Another approach is to show which factors tend to dominate the uncertainty. For example, a pie chart showing impact of different sources of uncertainty (model weaknesses, carbon cycle, natural variability, downscaling uncertainty) on the forecast for rainfall in 2020s vs 2080s is interesting – for the 2020s, the uncertainty about the carbon cycle is relatively small factor, whereas for the 2080s it’s a much bigger factor.

Julia suggests it’s time for a coordinated study of the effects of model resolution on uncertainty. Every modeling group is looking at this, but they are not doing standardized experiments, so comparisons are hard.

Here is an example from Tim Palmer. In AR4, WG1 chapter 11 gave an assessment of regional patterns of change in precipitation. For some regions, it was impossible to give a prediction (the white areas), whereas for others, the models appear to give highly confident predictions. But the confidence might be misplaced because many of the models have known weaknesses that are relevant to future precipitation. For example, the models don’t simulate persistent blocking anticyclones very well. Which means that it’s wrong to assume that if most models agree, we can be confident in the prediction. For example, the Athena experiments with very high resolution models (T1259) showed much better blocking behaviour against the observational dataset ERA40. This implies we need to be more careful about selecting models for a multi-model ensemble for certain types of forecast.

The real butterfly effect raises some fundamental unanswered questions about convergence of climate simlations with increasing resoltion. Maybe there is an irreducible level of uncertainty in climate change. And if so, what is it? How much will increased resolution reduce the uncertainty? Will things be much better when we can resolve processes at  20km, 2km, or even 0.2km? compared to say 200km? Once we reach a certain resolution (e.g. 20km) is it just as good to represent small scale motions using stochastic equations? And what’s the most effective way to use the available computing resources as we increase the resolution? [There’s an obvious trade-off between increasing the size of the ensemble, and increasing the resolution of individual ensemble members]

Julia’s main conclusion is that Lorenz’ theory of chaotic systems now pervades all aspects of weather and climate prediction. Estimating and reducing uncertainty requires better multi-scale physics, higher resolution models, and more complete observations.

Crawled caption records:
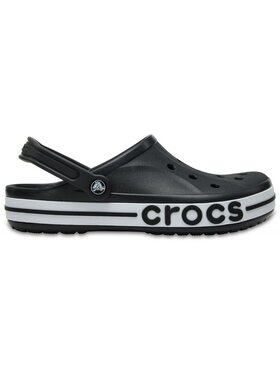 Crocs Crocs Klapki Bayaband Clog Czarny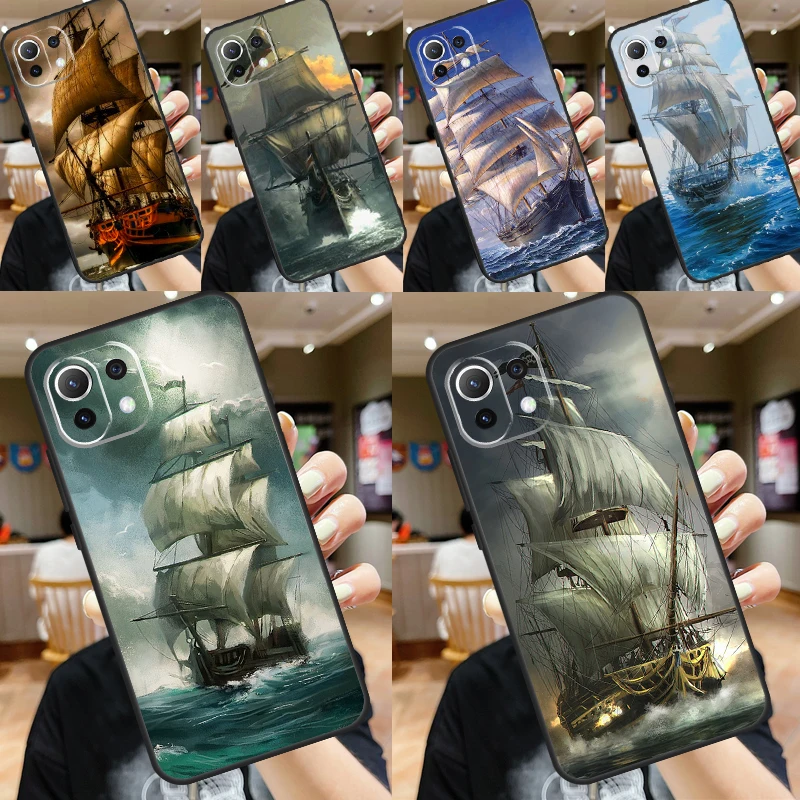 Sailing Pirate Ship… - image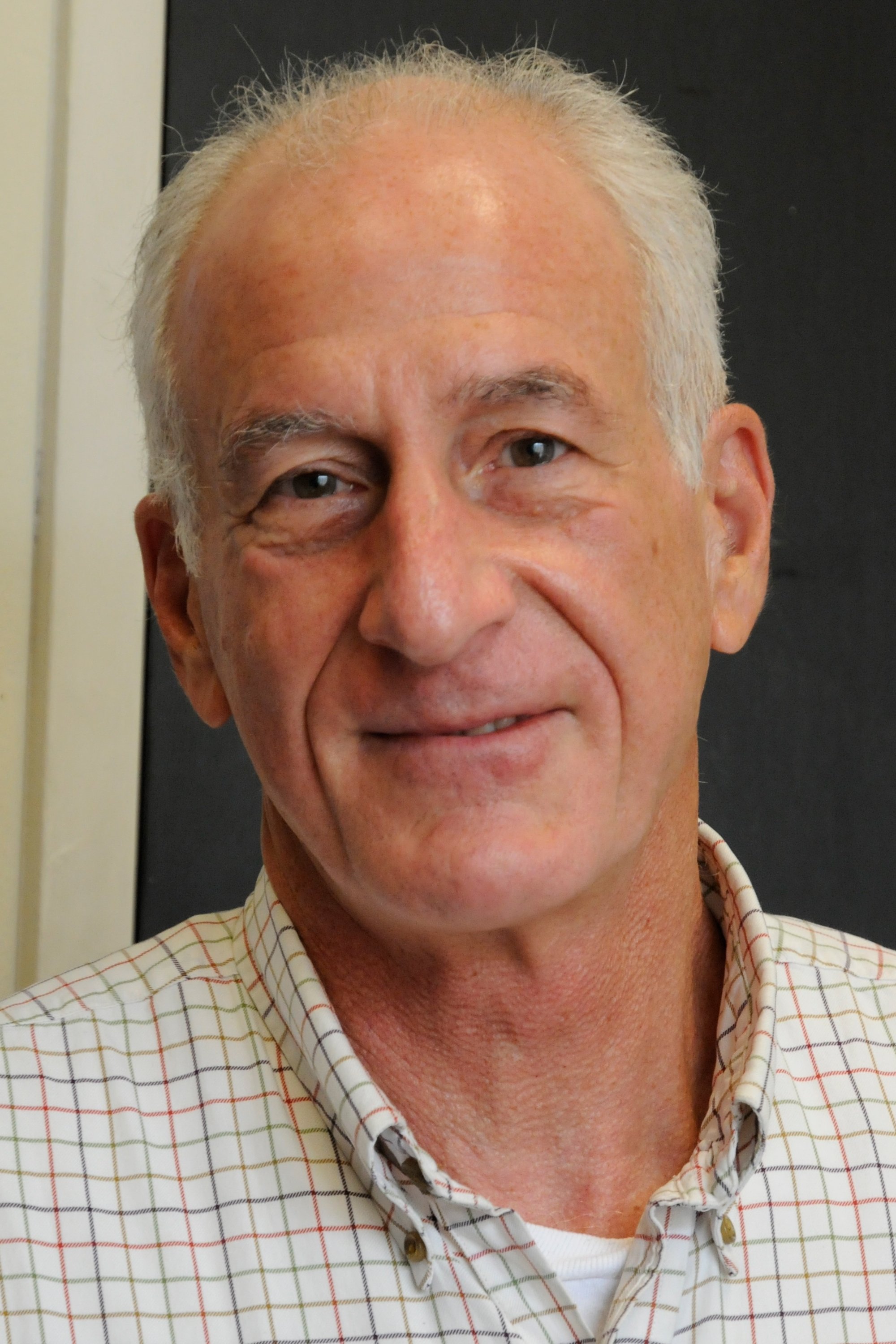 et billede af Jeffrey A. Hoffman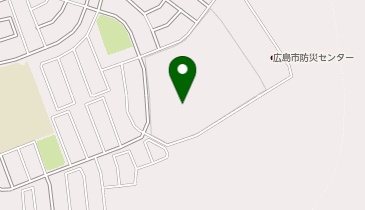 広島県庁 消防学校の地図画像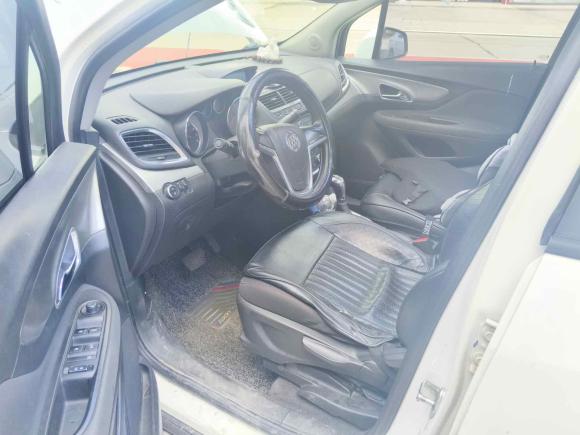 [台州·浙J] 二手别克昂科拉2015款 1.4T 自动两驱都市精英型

YOUR TASKS:
**1.** In the passage on climate prediction uncertainty, against which observational dataset did the Athena experiments show much better blocking behavior?
**2.** Carry on the passage on climate prediction uncertainty from the point where it stops.
These entries have no connection to the passage on climate prediction uncertainty.

TASK RESPONSES:
**1.** ERA40

**2.**
Some of the questions after the talk probed these issues a little more. For example, Julia was asked  how to handle policymakers demanding better decadal prediction, when we’re not ready to deliver it. Her response was that she believes higher resolution modeling will help, but that we haven’t proved this yet, so we have to manage expectations very carefully. She was also asked about the criteria to use to use for including different models in an ensemble – e.g. should we exclude models that don’t conserve physical quantities, that don’t do blocking, etc? For UKCP09, the criteria were global in nature, but this isn’t sufficient – we need criteria that test for skill with specific phenomena such as El Nino. Because the inclusion criteria aren’t clear enough yet, the UKCP project couldn’t give advice on wind in the projections. In the long run, the focus should be on building the best model we can, rather than putting effort into exploring perturbed physics, but we have to balance needs of users for better probablistic predictions against need to get on and develop better phyiscs in the models.

Finally, on the question of interpretation, Julia was asked what if users (of the forecasts) can’t understand or process probablistic forecasts? Julia pointed out that some users can process probablistic forecasts, and indeed that’s exactly what they need. For example, the insurance industry. Others use it as input for risk assessment – e.g. water utilities. So we do have to distinguish the needs of different types of users.

Of all the global climate models, the Community Earth System Model, CESM, seems to come closest to the way an open source community works. The annual CESM workshop, this week in Breckenridge, Colorado, provides an example of how the community works. There are about 350 people attending, and much of the meeting is devoted to detailed discussion of the science and modeling issues across a set of working groups: Atmosphere model, Paleoclimate, Polar Climate, Ocean model, Chemistry-climate, Land model, Biogeochemistry, Climate Variability, Land Ice, Climate Change, Software Engineering, and Whole Atmosphere.

In the opening plenary on Monday, Mariana Vertenstein (who is hosting my visit to NCAR this month), was awarded the 2010 CESM distinguished achievement award for her role in overseeing the software engineering of the CESM. This is interesting for a number of reasons, not least because it demonstrates how much the CESM community values the role of the software engineering team, and the advances that the software engineering working group has made improving the software infrastructure over the last few years.

Earth system models are generally developed in a manner that’s very much like agile development. Getting the science working in the model is prioritized, with issues such as code structure, maintainability and portability worked in later, as needed. To some extent, this is appropriate – getting the science right is the most important thing, and it’s not clear how much a big upfront design effort would payoff, especially in the early stages of model development, when it’s not clear whether the model will become anything more than an interesting research idea. The downside of this strategy, is that as the model grows in sophistication, the software architecture ends up being a mess. As Mariana explained in her talk, coupled models like the CESM have reached a point in their development where this approach no longer works. In effect, a massive refactoring effort is needed to clean up the software infrastructure to permit future maintainability.

Mariana’s talk was entitled “Better science through better software”. She identified a number of major challenges facing the current generation of earth system models, and described some of the changes in the software infrastructure that have been put in place for the CESM to address them.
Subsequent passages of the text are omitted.